- _TASK INSTRUCTIONS_: Read the lines of the data below and retrieve those with "requirements".

(Dataset entries)
+---+

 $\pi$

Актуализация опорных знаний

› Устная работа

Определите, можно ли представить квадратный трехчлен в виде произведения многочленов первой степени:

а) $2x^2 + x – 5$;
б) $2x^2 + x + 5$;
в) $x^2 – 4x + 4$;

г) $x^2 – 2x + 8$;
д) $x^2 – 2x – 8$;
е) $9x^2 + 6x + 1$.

+---+

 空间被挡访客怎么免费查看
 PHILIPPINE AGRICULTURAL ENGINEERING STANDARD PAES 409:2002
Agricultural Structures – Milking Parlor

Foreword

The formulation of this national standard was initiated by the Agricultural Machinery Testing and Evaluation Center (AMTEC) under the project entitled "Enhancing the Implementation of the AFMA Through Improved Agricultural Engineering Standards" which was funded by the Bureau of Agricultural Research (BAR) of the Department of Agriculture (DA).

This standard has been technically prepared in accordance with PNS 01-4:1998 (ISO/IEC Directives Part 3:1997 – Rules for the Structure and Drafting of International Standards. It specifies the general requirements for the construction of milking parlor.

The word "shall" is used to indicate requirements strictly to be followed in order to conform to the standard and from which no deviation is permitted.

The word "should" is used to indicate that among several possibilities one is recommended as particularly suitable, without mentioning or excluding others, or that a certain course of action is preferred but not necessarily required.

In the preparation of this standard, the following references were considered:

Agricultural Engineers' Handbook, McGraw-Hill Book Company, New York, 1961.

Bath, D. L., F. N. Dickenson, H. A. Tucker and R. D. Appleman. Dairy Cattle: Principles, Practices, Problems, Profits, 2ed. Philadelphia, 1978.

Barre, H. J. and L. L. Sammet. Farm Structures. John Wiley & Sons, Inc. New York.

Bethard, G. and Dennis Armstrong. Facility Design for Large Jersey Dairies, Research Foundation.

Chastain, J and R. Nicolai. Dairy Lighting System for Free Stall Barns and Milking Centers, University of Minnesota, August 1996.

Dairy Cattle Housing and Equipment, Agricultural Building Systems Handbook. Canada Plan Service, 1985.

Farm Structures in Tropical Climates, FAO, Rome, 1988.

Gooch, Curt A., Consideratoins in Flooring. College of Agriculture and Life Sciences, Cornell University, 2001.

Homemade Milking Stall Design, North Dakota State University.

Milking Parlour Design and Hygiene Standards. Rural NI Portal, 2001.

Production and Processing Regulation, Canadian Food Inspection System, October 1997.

+---+

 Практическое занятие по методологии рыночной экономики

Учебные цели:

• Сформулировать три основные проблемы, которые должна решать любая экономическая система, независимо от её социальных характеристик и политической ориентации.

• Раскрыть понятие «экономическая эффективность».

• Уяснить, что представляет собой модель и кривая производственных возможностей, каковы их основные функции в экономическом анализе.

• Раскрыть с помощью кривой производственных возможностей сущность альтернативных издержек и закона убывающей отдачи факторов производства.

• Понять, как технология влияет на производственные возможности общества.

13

+---+

- _EXERCISE SOLUTION_:
This standard has been technically prepared in accordance with PNS 01-4:1998 (ISO/IEC Directives Part 3:1997 – Rules for the Structure and Drafting of International Standards. It specifies the general requirements for the construction of milking parlor.
The word "shall" is used to indicate requirements strictly to be followed in order to conform to the standard and from which no deviation is permitted.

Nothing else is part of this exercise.